**Records for processing**
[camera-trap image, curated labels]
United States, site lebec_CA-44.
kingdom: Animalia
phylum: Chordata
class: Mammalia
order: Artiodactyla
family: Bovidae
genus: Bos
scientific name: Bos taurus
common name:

**Required action**
Reproduce the material exactly, and keep every line as it is.

**Answer area**
[camera-trap image, curated labels]
United States, site lebec_CA-44.
kingdom: Animalia
phylum: Chordata
class: Mammalia
order: Artiodactyla
family: Bovidae
genus: Bos
scientific name: Bos taurus
common name:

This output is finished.